Looming water shortage in the country has led to calls for conservation from all quarters. Agriculture with its 90 percent consumption is the primary user of Pakistan’s total freshwater resources; hence, the sector has been rightly chided for inefficient irrigation practices and a need to rethink cropping patterns based on crop value and water requirement (see “Water conservation: a win-win for agriculture?”, published in these pages on August 20, 2018).
However, if specter of water scarcity is not enough of an incentive to effect efficiency in irrigation methods, farming economy may be willing to consider the higher crop yield that shall accompany lower water use. Reportedly, overuse of water is more harmful to crop yield than pest attacks.

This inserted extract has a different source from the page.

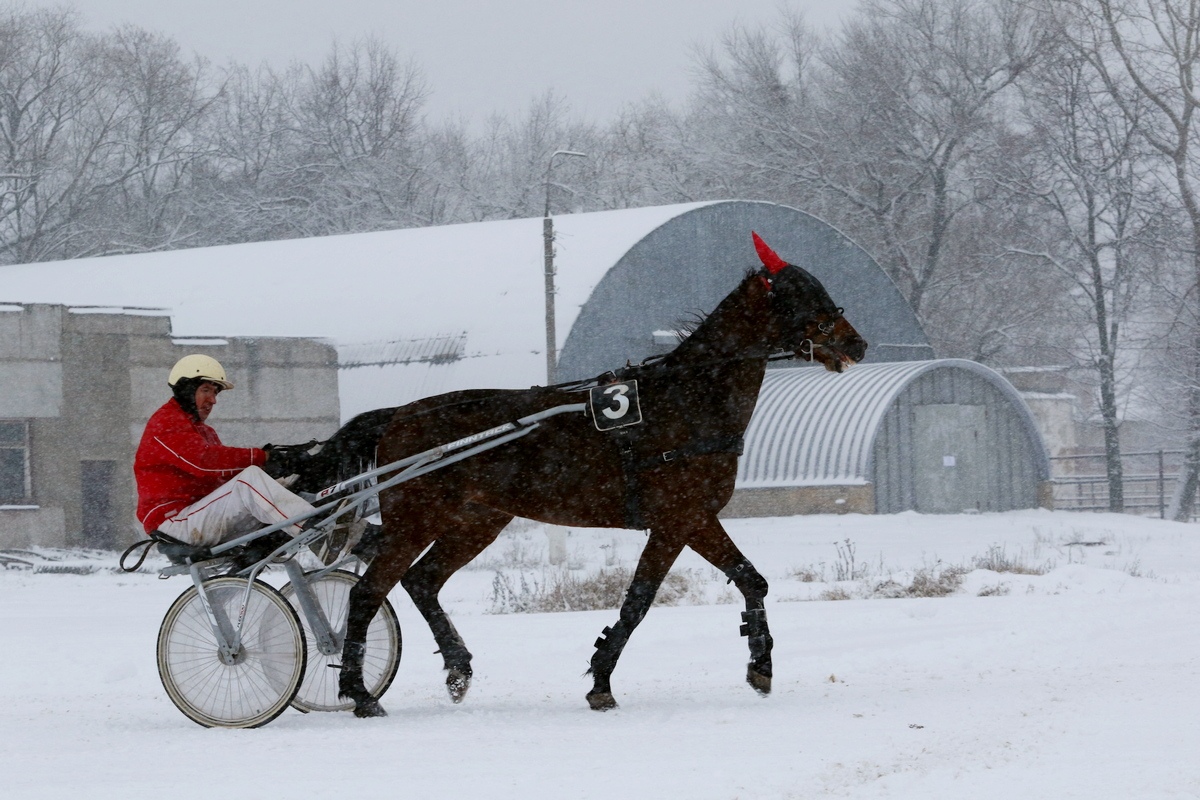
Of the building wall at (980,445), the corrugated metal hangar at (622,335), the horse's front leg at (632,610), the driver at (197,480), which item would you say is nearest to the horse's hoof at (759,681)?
the horse's front leg at (632,610)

So why do local farmer over-water their fields when it is so obviously against their self-interest? While lack of technical knowledge may be one reason, farmers too are rational economic players, regardless of education background. Moreover, lack of formal training becomes less significant as farming communities retain institutional memory in the form of years of shared experience.
Anecdotal evidence suggests that fear is the primary driver behind overuse: scared of running out of water supply before cultivation period ends, farmers tend to overuse water even as they are fully aware of lower productivity risk. This is especially significant for fields dependent on shared canals where farmers wait their turns for supply. However, afraid of power outages and increase in fuel price, farmers relying on tube wells to abstract groundwater are also faced with a similar predicament. Irregular precipitation pattern is another driver as farmers prefer lower yield from over watering than zero yield in case of no rain.

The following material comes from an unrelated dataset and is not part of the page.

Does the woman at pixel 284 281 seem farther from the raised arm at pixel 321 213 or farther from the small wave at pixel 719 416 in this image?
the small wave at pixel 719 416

Thus, a pattern of loss aversion is observed in farming community as they choose to cultivate low risk cereal cash crops such as sugarcane, wheat and maize to high yield crops such as vegetables, oilseeds and in recent years, even cotton. This appears to be a rational response to asymmetry of information regarding weather patterns and water availability.
While this is only one of the several bottlenecks in agricultural value chain, it is not one without a solution. Efficient irrigation requires that farmers be able to monitor soil moisture content continuously. To this end, Nestle Pakistan has helped locally develop smart soil moisture sensors that measure the water level of soil by regularly sending data to a cloud based server. Farmers are meant to receive uninterrupted information about how much and which area to irrigate, allowing them to keep the farm from under or over irrigation.
According to a news report from last year, Nestle plans to make these available in the market for as low as ten thousand rupees. Skeptics may be weary of what they call a ‘nice PR gimmick’ by a large MNC, water conservation makes good economic sense for a business deeply concerned about future of country’s water supply, literally a raw material for one of its high-value contributing flagship brands.
Rarely have corporate and small farmer’s interest aligned so well, even if for a very short-term. Farmers should jump at the opportunity and reap the benefits. What is the downside?